Dead Bird Quiz answers

22 08 2012

I’m with Wouter on both these i.d.s, and since no one else weighed in on this quiz, we stand unchallenged. Bird A is a sassy little Gray Catbird, now lacking its sass. The key to the i.d. is the rusty red under tail coverts. I’ve been surprised by the number of small songbirds that turn up on SEANET beaches, but typically we see American Robins and sparrows. This is, I believe, our first and only catbird up to now.

Juvenile Red-tailed Hawk: as close to the pose of a dead bird on a beach as a live bird gets!

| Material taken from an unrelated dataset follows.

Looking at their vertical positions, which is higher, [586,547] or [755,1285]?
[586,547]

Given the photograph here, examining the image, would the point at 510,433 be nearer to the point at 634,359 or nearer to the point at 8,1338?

Bird B is more of a challenge, especially since it has no face. But it’s a raptor for sure. The brown stripes on the tail and wings made me think initially of an accipiter like a Sharp-shinned or Cooper’s Hawk. But both of those tend to have broader gray and brown bands on the tail, rather than the thin brown striping on our Bird B. One useful field mark on Red-tailed is the band of whitish feathers across the shoulders and back. This is not visible on our Bird B, but that seems to be more a result of its advanced state of dishevelment rather than an absolute lack. Bird B’s measurements could be helpful too, but I am currently on vacation in Maine and rocking back in forth in withdrawal from the Bible of bird measurements: Peter Pyle’s multi-volume set. So if you have one at your fingertips and want to voice your opinion, by all means!